**取り組む課題:**
A - イラスト制作についての記事から、「pixiv高校生イラコンはキ」から「は、絵によって変わりますね。」までを一字も変えずに書き写してください。
B - イラスト制作についての記事で、舞龍の話に出てくる、行事が回ってくる間隔をすべて挙げてください。
C - イラスト制作についての記事の最後の文のあとから、続きを書いてください。

**記事:**
新聞で中国の春節祭を見た時に写っていた舞龍を表現しました。神様や自然に敬意をもって、みんなでひとつの大きなことを成し遂げることに興味が湧きました。1年に一度、あるいはもっと長く10年や、干支に合わせて12年に一度回ってきたりと、その時々に合わせて準備をして次へとつなげていくサイクルが面白いなと思ったので、入れてみました。
──「時」という難しいテーマに対して、多様なモチーフを入れ込んで、「自分なりの時を見つけよう」というメッセージが伝わるビジュアルに仕上げていただきました。

pixiv高校生イラコンはキャラクターメインの作品の応募も多い中、昨年は動植物が目立つ「不可逆進行」を選んでいただきました。だからキービジュアルのオーダーとして、「人以外のものも巻き込んでいけるようなイラストに」と言ってもらえたのかなと思っています。自分が見ているものや関心のあるものをメインに据えた時、やっぱりキャラクター以外の部分もあるよねということで、いろんなモチーフを使って制作しました。喜んでいただけて良かったです。
完成したイラスト
──モチーフ選びにとてもこだわりや個性を感じますが、感覚で描いているのか、ある程度狙って計算しているのか、どちらですか?

「不可逆進行」は熱帯雨林というベースがあるので、そこに生息する生き物を調べて取り入れています。ただ、今年のメインビジュアルの「来し方行く末」は「時」というかなり幅の広いテーマなので、自分の好きなものを画面のバランスを見ながら入れこみました。だから、なんでこのモチーフを描いたのかと聞かれても、「すみません、説明できません」という答えになっちゃいますね。そんなふうに、感覚か理論かの割合は、絵によって変わりますね。

**表示された情報:**
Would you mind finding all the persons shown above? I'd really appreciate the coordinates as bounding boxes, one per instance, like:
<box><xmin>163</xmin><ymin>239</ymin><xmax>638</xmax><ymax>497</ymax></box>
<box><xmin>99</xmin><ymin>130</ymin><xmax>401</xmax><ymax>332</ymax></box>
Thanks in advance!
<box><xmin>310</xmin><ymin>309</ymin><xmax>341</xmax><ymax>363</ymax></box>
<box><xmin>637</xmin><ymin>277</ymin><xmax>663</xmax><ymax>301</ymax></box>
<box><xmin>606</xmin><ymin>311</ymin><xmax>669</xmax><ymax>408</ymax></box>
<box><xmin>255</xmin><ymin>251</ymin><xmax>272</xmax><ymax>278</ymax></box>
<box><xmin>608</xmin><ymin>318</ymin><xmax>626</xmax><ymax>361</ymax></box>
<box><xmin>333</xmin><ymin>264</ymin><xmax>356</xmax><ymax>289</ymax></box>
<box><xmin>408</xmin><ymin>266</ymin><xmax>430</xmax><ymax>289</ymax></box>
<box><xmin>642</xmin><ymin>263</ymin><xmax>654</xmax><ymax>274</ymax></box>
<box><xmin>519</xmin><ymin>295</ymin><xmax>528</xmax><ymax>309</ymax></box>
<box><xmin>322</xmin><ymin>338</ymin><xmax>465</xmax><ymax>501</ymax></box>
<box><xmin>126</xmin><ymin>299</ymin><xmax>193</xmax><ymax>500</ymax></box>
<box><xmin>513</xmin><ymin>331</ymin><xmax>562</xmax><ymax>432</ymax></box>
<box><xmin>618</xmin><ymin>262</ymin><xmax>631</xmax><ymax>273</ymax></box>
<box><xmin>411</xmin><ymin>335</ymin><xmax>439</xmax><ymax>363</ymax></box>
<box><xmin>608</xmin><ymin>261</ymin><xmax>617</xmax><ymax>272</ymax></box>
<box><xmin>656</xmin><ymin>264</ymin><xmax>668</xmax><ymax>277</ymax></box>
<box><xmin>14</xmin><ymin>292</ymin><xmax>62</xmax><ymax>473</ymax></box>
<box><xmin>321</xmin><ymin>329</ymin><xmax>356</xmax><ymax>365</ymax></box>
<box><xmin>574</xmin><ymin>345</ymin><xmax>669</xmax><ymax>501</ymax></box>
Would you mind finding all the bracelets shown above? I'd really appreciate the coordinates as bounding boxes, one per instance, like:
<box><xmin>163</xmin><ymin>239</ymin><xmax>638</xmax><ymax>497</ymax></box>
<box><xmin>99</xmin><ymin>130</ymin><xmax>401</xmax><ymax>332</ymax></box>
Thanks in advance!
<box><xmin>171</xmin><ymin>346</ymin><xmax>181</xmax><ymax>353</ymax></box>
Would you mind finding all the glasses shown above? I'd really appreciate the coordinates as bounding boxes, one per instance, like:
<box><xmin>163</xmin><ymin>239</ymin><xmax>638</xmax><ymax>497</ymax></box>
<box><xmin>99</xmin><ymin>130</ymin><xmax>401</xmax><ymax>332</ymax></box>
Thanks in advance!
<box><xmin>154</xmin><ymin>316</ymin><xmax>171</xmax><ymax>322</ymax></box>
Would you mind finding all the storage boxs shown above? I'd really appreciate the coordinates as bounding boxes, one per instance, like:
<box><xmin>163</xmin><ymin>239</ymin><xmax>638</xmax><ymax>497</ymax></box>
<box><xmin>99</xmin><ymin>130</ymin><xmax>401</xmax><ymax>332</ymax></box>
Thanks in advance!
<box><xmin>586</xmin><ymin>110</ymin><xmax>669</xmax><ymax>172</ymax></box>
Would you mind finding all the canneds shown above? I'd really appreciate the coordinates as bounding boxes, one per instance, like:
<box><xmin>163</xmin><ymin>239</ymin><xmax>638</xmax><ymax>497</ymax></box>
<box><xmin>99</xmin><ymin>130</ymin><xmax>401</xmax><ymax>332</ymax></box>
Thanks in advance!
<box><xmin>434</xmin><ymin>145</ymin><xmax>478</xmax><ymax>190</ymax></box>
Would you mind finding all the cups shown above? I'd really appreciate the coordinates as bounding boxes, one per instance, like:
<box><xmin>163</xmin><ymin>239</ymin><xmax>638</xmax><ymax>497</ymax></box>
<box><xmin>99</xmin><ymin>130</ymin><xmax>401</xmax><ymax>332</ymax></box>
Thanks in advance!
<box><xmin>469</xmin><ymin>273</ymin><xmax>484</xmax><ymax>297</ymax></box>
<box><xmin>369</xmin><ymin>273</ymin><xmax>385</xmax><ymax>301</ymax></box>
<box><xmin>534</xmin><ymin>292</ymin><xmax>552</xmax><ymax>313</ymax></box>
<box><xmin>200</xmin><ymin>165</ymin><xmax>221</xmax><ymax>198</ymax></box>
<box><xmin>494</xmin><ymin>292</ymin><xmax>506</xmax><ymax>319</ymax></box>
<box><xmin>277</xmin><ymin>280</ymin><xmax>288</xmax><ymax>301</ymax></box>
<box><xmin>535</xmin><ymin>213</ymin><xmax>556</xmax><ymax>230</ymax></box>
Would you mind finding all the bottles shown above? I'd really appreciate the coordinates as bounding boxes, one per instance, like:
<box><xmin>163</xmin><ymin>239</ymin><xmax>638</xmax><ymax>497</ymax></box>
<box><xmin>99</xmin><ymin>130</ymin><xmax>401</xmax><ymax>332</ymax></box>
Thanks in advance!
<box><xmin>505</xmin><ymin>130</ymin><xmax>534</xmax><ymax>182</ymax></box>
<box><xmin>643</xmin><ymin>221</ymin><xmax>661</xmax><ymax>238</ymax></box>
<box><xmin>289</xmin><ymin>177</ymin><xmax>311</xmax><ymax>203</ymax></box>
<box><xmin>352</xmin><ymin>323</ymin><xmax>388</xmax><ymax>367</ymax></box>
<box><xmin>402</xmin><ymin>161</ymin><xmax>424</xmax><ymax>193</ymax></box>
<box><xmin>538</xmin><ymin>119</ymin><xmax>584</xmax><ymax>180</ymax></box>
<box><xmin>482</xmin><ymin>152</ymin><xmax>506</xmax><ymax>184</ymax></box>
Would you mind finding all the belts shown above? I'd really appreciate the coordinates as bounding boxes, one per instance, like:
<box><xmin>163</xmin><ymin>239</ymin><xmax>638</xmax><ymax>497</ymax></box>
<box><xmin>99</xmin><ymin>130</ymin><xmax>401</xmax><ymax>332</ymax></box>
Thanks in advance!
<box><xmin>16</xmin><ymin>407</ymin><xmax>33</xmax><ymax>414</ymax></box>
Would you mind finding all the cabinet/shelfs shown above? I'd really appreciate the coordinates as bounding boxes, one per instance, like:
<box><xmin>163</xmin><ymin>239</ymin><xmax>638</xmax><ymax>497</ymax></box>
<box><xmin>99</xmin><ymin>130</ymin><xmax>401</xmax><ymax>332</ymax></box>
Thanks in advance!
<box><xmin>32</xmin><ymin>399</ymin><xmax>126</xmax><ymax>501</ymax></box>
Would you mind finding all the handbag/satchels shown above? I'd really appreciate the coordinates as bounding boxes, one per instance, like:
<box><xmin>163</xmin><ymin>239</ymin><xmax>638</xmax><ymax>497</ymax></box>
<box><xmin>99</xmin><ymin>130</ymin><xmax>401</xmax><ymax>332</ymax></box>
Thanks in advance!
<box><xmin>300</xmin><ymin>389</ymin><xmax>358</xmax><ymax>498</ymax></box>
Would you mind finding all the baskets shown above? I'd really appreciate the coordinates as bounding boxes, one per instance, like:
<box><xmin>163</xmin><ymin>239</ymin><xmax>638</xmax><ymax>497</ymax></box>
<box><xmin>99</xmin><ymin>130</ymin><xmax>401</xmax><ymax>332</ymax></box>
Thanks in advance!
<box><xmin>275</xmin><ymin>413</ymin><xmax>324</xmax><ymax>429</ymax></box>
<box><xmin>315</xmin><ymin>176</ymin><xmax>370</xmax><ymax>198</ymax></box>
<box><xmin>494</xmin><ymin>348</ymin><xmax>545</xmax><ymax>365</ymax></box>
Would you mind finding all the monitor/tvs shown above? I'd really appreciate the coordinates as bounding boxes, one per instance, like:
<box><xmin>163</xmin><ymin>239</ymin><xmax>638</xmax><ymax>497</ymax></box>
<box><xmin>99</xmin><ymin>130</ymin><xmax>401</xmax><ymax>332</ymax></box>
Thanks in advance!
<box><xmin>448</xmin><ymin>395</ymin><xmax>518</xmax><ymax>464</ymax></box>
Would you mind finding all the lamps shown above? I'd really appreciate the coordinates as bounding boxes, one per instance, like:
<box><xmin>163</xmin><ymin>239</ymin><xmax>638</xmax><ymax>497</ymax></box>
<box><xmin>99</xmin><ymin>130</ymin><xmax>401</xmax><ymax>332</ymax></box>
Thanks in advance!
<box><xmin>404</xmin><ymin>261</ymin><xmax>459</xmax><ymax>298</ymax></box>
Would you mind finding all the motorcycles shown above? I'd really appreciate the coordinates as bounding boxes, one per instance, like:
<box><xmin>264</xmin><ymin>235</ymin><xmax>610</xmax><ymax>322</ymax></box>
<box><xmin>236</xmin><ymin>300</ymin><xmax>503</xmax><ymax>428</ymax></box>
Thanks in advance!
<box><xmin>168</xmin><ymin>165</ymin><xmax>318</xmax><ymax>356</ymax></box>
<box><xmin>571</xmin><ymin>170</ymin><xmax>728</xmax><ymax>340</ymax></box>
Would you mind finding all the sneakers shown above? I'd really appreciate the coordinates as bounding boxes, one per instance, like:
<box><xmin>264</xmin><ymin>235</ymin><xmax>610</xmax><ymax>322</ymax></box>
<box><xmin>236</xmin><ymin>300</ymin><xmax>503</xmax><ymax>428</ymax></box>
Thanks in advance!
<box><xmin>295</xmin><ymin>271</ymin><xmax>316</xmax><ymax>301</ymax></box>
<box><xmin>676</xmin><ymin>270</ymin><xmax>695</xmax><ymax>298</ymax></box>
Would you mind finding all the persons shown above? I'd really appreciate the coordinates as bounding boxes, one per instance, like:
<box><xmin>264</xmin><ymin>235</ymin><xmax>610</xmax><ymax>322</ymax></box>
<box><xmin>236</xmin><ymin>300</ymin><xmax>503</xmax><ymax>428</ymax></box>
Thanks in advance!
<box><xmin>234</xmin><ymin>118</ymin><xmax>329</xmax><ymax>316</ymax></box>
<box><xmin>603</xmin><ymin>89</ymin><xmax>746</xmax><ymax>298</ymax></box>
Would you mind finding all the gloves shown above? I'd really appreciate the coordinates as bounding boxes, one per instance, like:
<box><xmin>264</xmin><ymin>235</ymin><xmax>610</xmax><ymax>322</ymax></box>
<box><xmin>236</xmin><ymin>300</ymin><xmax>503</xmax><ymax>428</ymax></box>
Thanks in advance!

**課題の答え:**
A -
pixiv高校生イラコンはキャラクターメインの作品の応募も多い中、昨年は動植物が目立つ「不可逆進行」を選んでいただきました。だからキービジュアルのオーダーとして、「人以外のものも巻き込んでいけるようなイラストに」と言ってもらえたのかなと思っています。自分が見ているものや関心のあるものをメインに据えた時、やっぱりキャラクター以外の部分もあるよねということで、いろんなモチーフを使って制作しました。喜んでいただけて良かったです。
完成したイラスト
──モチーフ選びにとてもこだわりや個性を感じますが、感覚で描いているのか、ある程度狙って計算しているのか、どちらですか?

「不可逆進行」は熱帯雨林というベースがあるので、そこに生息する生き物を調べて取り入れています。ただ、今年のメインビジュアルの「来し方行く末」は「時」というかなり幅の広いテーマなので、自分の好きなものを画面のバランスを見ながら入れこみました。だから、なんでこのモチーフを描いたのかと聞かれても、「すみません、説明できません」という答えになっちゃいますね。そんなふうに、感覚か理論かの割合は、絵によって変わりますね。

B - 1年に一度、10年、12年に一度（干支に合わせて）

C -
──このモチーフがいいなと思うから入れるけど、どこに置くかとか、どの色で描くかとかは全体を見ながら決めるんですね。

そうですね、どの題材も補色と視線誘導は考えますが、それ以外は感覚で描いていることが多いかもしれません。イラストの知識や技法をあまり知らないから、感覚に任せているのもありそうです。補色は好きなイラストレーターさんの画集から、視線誘導は漫画から学びました。
いろんな体験をして出会いを楽しみたい
──これまで、どんなアーティストに影響を受けましたか?

彩度が高い絵を描く方はあまり見ていませんが、アクリル画のような塗り方はスウェーデンのシモン・ストーレンハーグさんに影響を受けています。画集を見て、濃厚な世界の塗り方に憧れ、ブラシをカスタマイズしました。
──とても独特でかっこいい絵ですね!

そうなんですよ。霧がかったような、ちょっとくすんだ色彩は、スウェーデンで過ごしている中で出てきた感覚なのかもしれません。それでいうと、私の絵には長く住んでいた沖縄の亜熱帯が、極彩色としてにじみ出ているのかなと思います。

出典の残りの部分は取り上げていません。